Un coup de cœur du Carnet
Marie MEULEMAN (autrice) et Matthieu LITT (photographe), Camille se réveille, CotCotCot, 2026, 164 p., 19,90 €, ISBN : 9782930941806
Se réveiller, sous ses paupières. Prendre conscience de l’au-dehors. Ouvrir les yeux, les rideaux bleus. Regarder par la fenêtre sans horizon. S’étirer. Allumer son téléphone. Se verticaliser, pieds au plancher. Un pas, puis l’autre, monter les marches vers la cafetière. Saluer le chat. Prendre sa tasse, la remplir, se brûler la langue. S’habiller. Partir, courir. Chaque matin, un cycle immuable qui se répète autour d’infimes et infinies variations. Celles-ci se nichent dans l’énergie à « quitter la nuit qui autorise tout et que rien n’interdit » ou le refus d’affronter le jour, le soleil dardant ou le ciel plombé, le choix de la tasse pour le breuvage noir. Et cependant toujours les mêmes tentures, la même cuisine, la même course, la même Bruxelles…

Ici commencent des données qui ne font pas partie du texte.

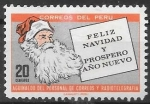 Stamps Peru -  Perú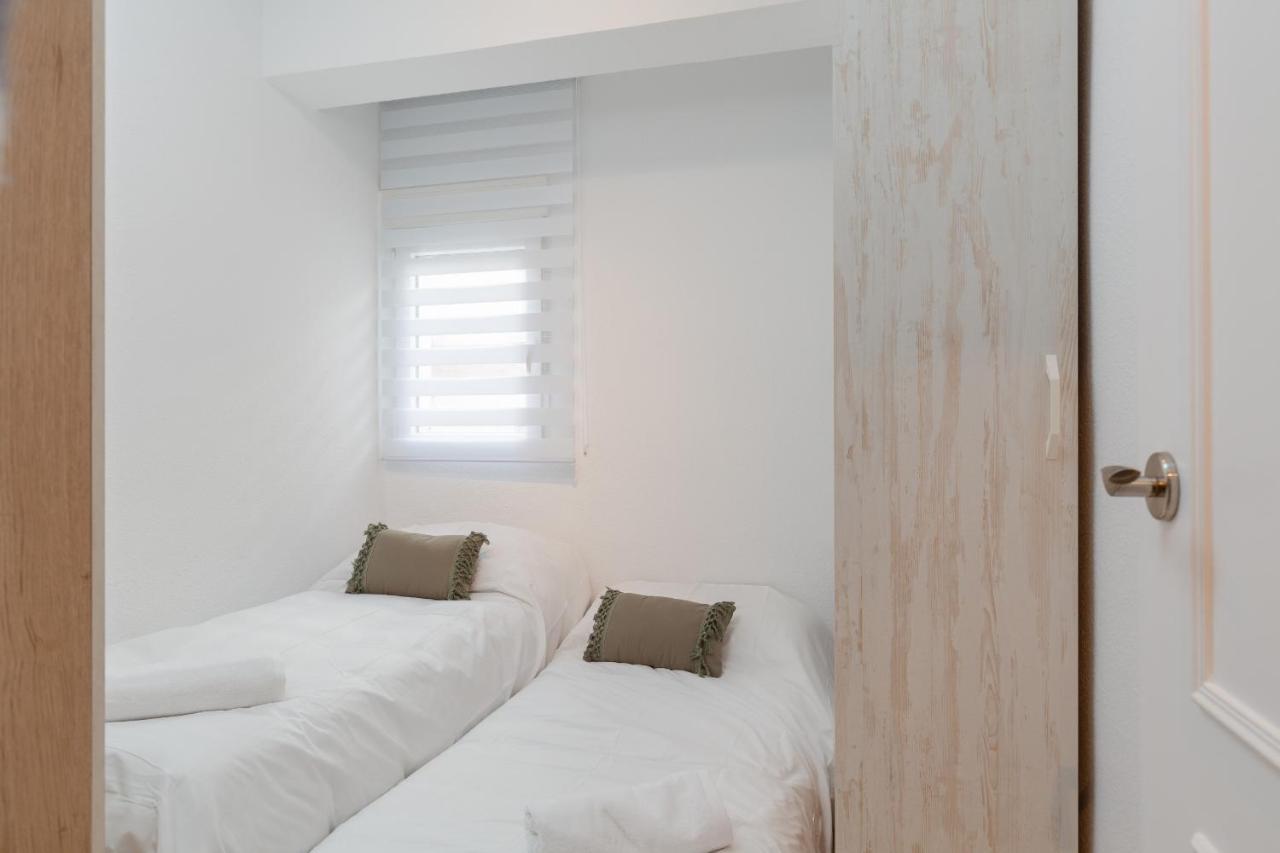 Urban Chic By Fidalsa Apartman Alicante Kültér fotó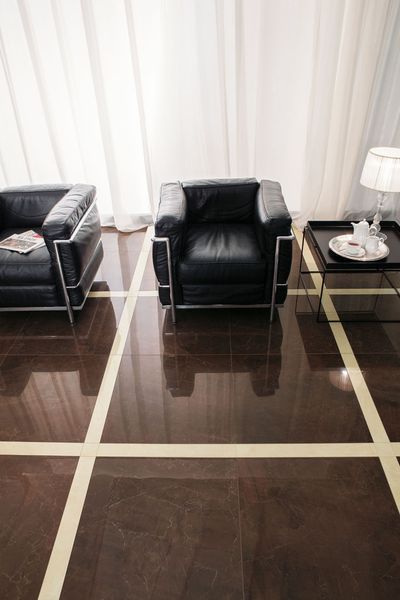 Плитка керамогранітна JW 05 Emperador Selected LUC 600x600x9 Mirage TV49 фото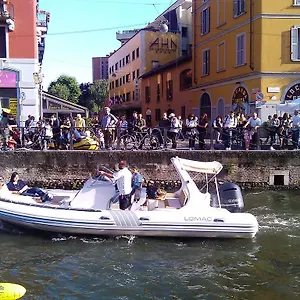 Art Navigli **** Milano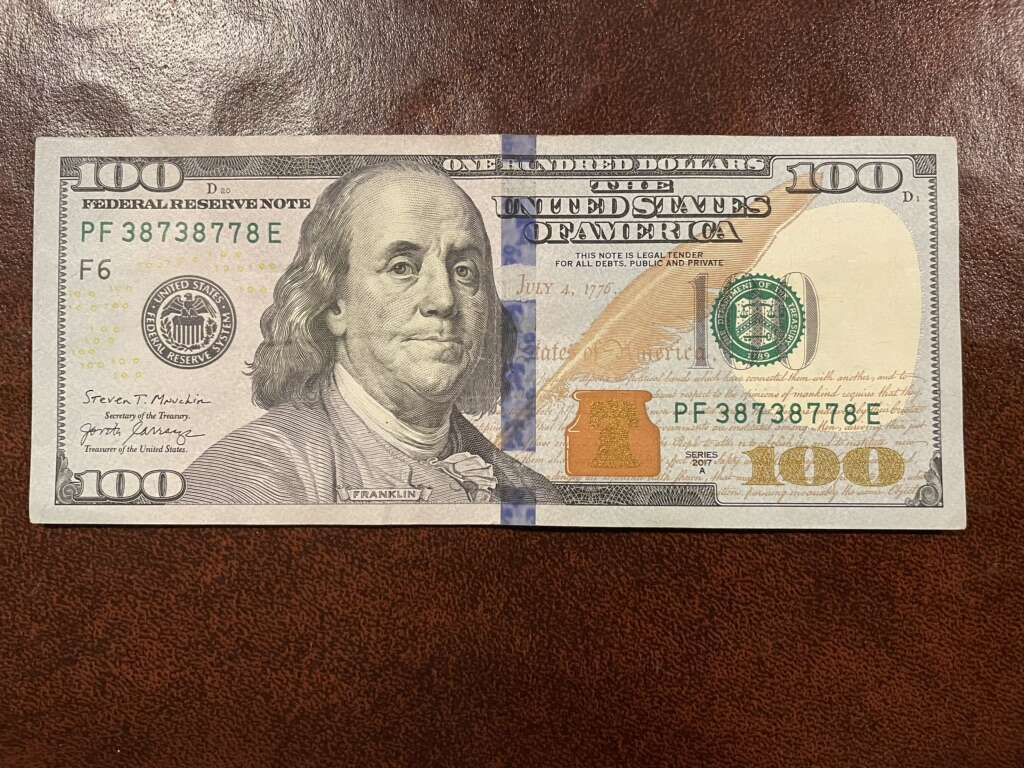 Cool Serial Number Bills | General | ksl.com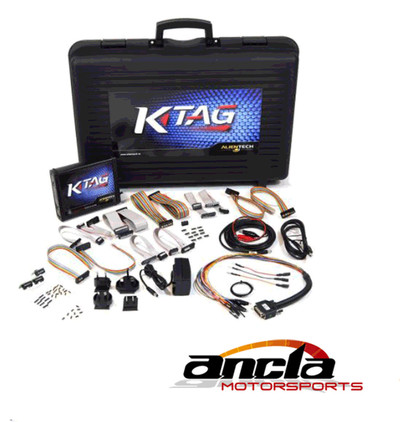KTAG Slave Tuning Kit: FULL Protocol Activation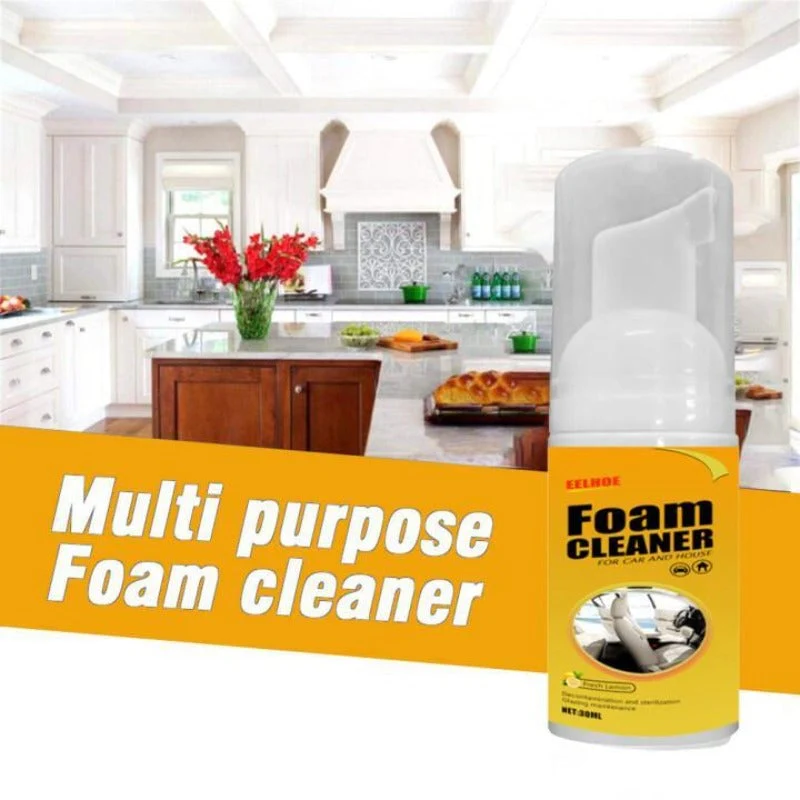 Multi Purpose Foam Cleaner - Image 7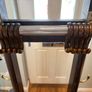 Antique Victorian Style Mahogany Hall Stand Image 2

Les mots compacts de Marie Meuleman scandent la réitération de ce moment-charnière, banal et déstabilisant, où l’on glisse de l’inconscient au conscient, du recroquevillement intime à l’agitation extérieure, du creux de la nuit au vertige du jour. Les rituels, qui ponctuent, facilitent ou enlisent cette transition : ils deviennent alors des automatismes offrant un espace de flottement ou d’étouffement vers une émergence par paliers, jusqu’à la confrontation brusque avec le monde extra-muros. Car Camille va, de toute façon, se mettre en mouvement et courir, « trop vite pour son corps ». Sous une cloche musicale, iel va souffler, dépasser des poussettes, souffler, marteler des pavés, souffler, défier des klaxons, souffler, zigzaguer, souffler, s’engouffrer dans son quotidien.
La structure narrative de Camille se réveille s’enchâsse parfaitement dans le travail photographique de Matthieu Litt. L’écrin visuel provient de la série Terra Nullius, issue des lointains artistiques. Là-bas, l’eau, la glace, la roche et les nuages s’inscrivent dans une placide indifférence. Tout existe, simplement. Les paysages stupéfient par leur beauté sédimentée au cours de millénaires, en contre-point suspendu à la frénésie qui nous habite. Et Litt, qui a capturé la splendeur, majestueuse et si fragile, compose des images qui, elles aussi, connaissent des oscillations : de couleur, de progression, de superposition, de découpe, d’échelle. Ces décalages contemplatifs imprègnent le texte d’une mélancolie lumineuse. C’est aussi en cela que l’ouvrage – un délicat carnet à spirale avec rabat – est une réussite : les langages artistiques de Meuleman et Litt parlent une langue identique. Ils installent un dévoilement progressif, proposent des motifs récurrents et des échappées, permettent l’investissement et la projection. Un bijou poético-photographique.